The Society for Catholic Liturgy has announced that its 2018 conference will be held September 27–29 at the Cathedral of St. Mary in Miami, Florida. The theme is the centenary of the publication of Romano Guardini’s Spirit of the Liturgy in 2018.
Guardini was a leader in the 20th-century liturgical movement. He was especially concerned that the laity understand and participate in the liturgy. In the 1920s he involved students in singing the Latin chant of the liturgy, although he also wrote early on in favor of a spoken liturgy because “the somewhat sophisticated Gregorain chant is ever the possession of only a certain number; by contrast, the word is accessible to all.” (Ruff, Sacred Music and Liturgical Reform, 229)
The conference of the Society for Catholic Liturgy will feature a keynote addresses by Cardinal Gerhard Müller, “Lex orandi – lex credendi.” Cardinal Müller was prefect of the Congregation for the Doctrine of the Faith 2012-2017, at which point Pope Francis did not renew his term. He is known for a positive appreciate of liberation theology, but also for his conservative stance on the question of communion for the divorced and remarried or for Protestant spouses of Catholics in Germany. He is said to have been less than supportive of a reconciliation with Rome of the Lefebrvrist Society of St. Pius X, which does not accept all the teachings of the Second Vatican Council on religious liberty, ecumenism, and liturgicalreform.

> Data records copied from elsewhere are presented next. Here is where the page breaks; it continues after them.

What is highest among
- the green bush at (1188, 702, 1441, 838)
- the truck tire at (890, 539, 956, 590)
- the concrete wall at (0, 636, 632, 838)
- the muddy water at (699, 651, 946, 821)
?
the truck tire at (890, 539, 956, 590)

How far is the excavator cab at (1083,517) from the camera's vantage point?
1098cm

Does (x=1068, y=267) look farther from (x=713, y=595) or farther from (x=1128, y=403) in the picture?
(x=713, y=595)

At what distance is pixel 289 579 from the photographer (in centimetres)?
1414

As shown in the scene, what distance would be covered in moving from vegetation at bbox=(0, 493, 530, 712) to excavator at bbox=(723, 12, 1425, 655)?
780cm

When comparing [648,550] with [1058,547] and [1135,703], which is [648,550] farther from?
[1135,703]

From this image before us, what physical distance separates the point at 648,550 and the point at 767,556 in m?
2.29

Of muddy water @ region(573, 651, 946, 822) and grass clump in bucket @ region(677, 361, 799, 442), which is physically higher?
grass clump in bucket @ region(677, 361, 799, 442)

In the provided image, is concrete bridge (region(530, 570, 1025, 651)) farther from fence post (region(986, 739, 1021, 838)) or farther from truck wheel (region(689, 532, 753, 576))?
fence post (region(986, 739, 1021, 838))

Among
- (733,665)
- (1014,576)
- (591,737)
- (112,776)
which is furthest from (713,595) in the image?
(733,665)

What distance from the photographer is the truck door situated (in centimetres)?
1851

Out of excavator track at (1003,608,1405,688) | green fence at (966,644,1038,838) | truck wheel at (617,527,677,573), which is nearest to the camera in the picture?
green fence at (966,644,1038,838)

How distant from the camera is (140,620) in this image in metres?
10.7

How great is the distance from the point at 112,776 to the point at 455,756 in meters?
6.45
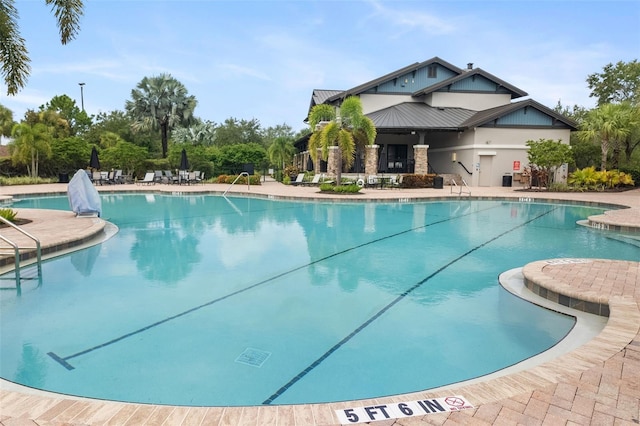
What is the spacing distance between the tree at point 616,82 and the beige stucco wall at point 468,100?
40.5 feet

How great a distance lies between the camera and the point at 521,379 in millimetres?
3016

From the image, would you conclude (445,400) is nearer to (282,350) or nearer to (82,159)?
(282,350)

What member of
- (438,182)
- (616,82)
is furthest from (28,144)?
(616,82)

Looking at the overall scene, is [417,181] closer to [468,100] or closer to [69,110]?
[468,100]

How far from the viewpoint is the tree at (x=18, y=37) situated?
9.80 metres

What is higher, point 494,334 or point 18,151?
point 18,151

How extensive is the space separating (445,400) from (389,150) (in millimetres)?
27861

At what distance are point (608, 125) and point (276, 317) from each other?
76.2 feet

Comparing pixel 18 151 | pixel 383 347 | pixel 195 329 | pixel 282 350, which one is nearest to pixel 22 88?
pixel 195 329

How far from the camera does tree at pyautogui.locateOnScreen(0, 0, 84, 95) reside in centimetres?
980

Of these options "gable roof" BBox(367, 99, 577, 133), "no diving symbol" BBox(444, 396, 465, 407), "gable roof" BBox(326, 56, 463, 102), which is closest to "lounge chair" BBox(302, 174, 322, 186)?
"gable roof" BBox(367, 99, 577, 133)

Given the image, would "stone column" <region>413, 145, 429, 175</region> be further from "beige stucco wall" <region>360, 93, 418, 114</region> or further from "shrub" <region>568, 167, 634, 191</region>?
"shrub" <region>568, 167, 634, 191</region>

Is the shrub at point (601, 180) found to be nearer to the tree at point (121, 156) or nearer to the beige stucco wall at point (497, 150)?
the beige stucco wall at point (497, 150)

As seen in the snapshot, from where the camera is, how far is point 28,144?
2566 centimetres
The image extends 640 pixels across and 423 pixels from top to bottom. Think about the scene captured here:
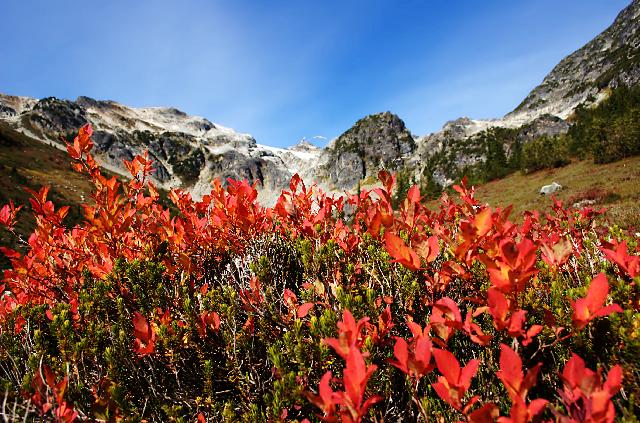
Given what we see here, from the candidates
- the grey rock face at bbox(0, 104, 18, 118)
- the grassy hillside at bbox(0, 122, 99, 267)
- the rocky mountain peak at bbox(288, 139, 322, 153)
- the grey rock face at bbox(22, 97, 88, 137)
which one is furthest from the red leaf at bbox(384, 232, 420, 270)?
the rocky mountain peak at bbox(288, 139, 322, 153)

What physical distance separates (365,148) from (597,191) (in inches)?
3740

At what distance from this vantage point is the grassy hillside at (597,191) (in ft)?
46.5

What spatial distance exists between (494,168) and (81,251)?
5939 cm

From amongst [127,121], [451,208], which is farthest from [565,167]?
[127,121]

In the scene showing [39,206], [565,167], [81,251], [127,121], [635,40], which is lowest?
[565,167]

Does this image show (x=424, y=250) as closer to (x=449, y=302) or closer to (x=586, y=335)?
(x=449, y=302)

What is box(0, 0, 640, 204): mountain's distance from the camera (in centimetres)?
9025

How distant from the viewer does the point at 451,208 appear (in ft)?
10.3

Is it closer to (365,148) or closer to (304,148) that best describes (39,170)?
(365,148)

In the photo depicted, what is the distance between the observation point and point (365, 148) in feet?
370

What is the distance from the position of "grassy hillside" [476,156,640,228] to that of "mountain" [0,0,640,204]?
49195mm

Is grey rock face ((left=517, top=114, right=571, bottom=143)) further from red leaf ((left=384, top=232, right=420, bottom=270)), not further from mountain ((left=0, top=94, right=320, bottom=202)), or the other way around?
red leaf ((left=384, top=232, right=420, bottom=270))

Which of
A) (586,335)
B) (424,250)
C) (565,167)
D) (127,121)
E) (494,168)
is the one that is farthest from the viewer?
(127,121)

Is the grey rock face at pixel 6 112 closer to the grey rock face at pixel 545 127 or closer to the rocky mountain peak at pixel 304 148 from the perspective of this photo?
the rocky mountain peak at pixel 304 148
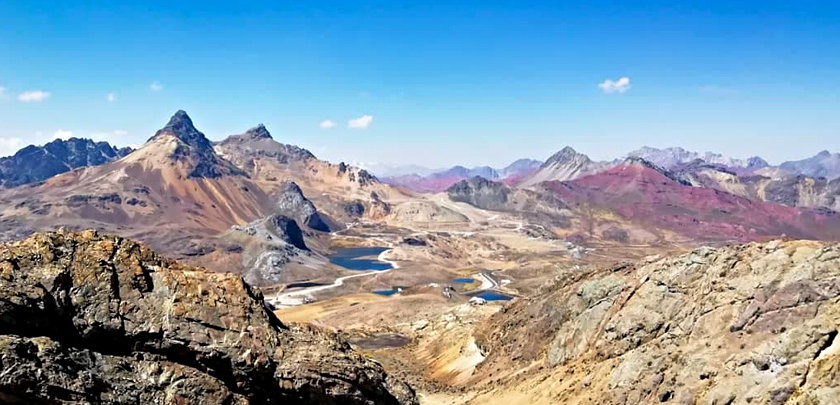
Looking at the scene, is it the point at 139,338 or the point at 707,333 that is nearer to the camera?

The conference will also have addresses by Archbishop Thomas Wenski of Miami and a representative of the the Secretariat of the USCCB’s Committee on Divine Worship.
Cardinal Müller will celebrate a solemn Mass in the post-conciliar form, and Archbishop Wenski will celebrate a solemn pontifical Mass in the pre-conciliar “extraordinary form.”
A list of speakers and papers to be delivered can be found at the conference website.
The Society for Catholic Liturgy was founded by Msgr. M. Francis Mannion in 1995. Mannion has since expressed his “disappointment” that “the agenda of the ‘reform of the reform’ has taken over” the society and that “some elements of Tridentine restorationism have crept in.”